Rewrite the rows from the line with "Is [121,287] nearer" through the end of the rows, replacing "judgment" with "view" and changing nothing else.
** Begin MATERIAL FOR THIS EXERCISE **
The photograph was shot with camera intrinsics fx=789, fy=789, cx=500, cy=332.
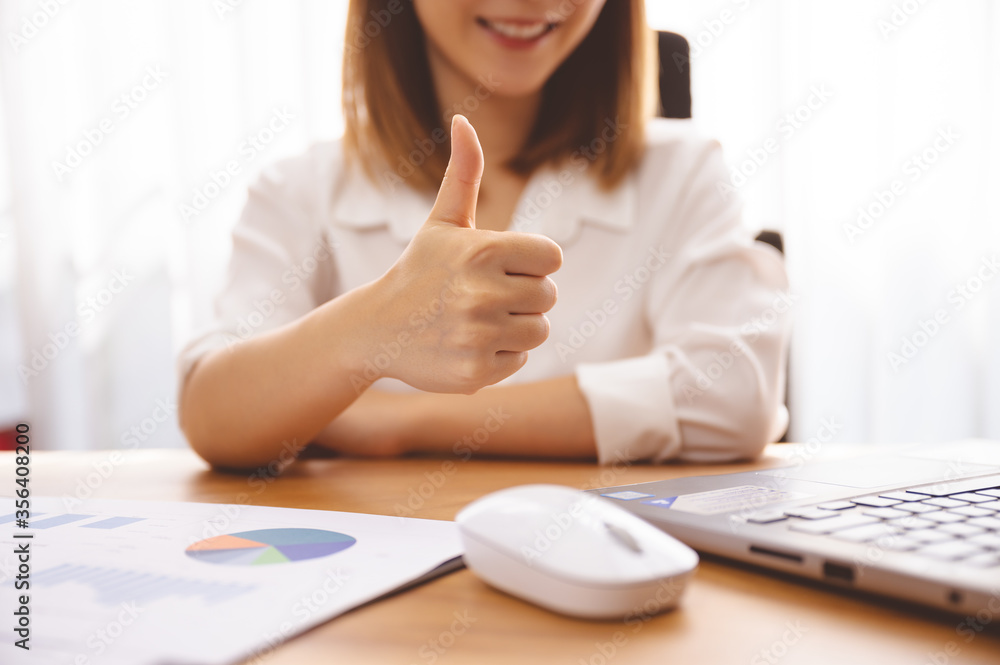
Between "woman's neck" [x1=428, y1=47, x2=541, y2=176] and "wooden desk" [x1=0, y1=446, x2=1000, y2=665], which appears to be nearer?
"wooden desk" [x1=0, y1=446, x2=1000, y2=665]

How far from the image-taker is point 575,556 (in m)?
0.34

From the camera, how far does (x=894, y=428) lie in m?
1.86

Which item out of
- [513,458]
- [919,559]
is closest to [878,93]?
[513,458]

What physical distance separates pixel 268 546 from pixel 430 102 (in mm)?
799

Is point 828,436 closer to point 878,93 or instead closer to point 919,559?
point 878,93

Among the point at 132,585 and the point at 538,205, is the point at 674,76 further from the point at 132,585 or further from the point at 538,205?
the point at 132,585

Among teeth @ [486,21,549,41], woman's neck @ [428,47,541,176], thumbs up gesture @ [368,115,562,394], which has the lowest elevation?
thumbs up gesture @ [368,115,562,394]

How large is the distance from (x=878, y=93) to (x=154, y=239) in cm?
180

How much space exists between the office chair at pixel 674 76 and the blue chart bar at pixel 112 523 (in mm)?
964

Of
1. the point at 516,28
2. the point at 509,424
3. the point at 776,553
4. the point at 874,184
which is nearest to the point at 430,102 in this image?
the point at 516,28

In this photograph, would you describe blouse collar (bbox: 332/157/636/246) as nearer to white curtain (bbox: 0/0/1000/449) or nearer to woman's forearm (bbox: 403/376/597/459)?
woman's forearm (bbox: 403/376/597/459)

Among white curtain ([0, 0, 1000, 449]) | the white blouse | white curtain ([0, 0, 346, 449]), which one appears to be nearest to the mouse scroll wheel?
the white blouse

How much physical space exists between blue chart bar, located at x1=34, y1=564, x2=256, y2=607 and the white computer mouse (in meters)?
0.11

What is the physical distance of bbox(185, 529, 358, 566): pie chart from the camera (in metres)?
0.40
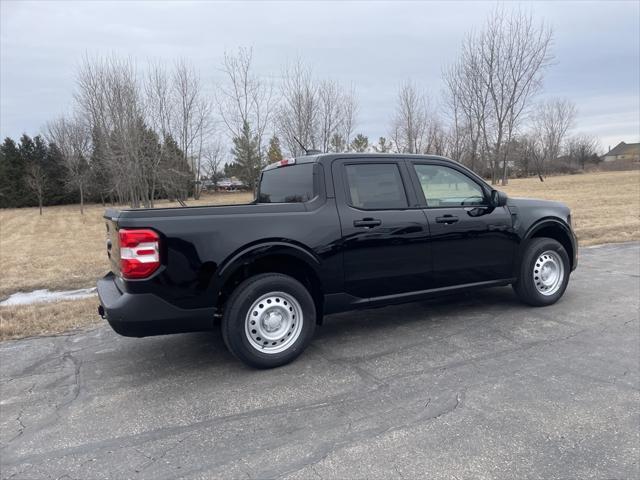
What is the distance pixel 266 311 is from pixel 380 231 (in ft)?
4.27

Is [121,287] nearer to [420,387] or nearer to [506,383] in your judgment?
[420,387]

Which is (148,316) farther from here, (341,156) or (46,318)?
** End MATERIAL FOR THIS EXERCISE **
__CORRECT ANSWER__:
Is [121,287] nearer to [420,387] or nearer to [506,383] in your view?
[420,387]

Which is (148,316) farther from here, (341,156) or (46,318)?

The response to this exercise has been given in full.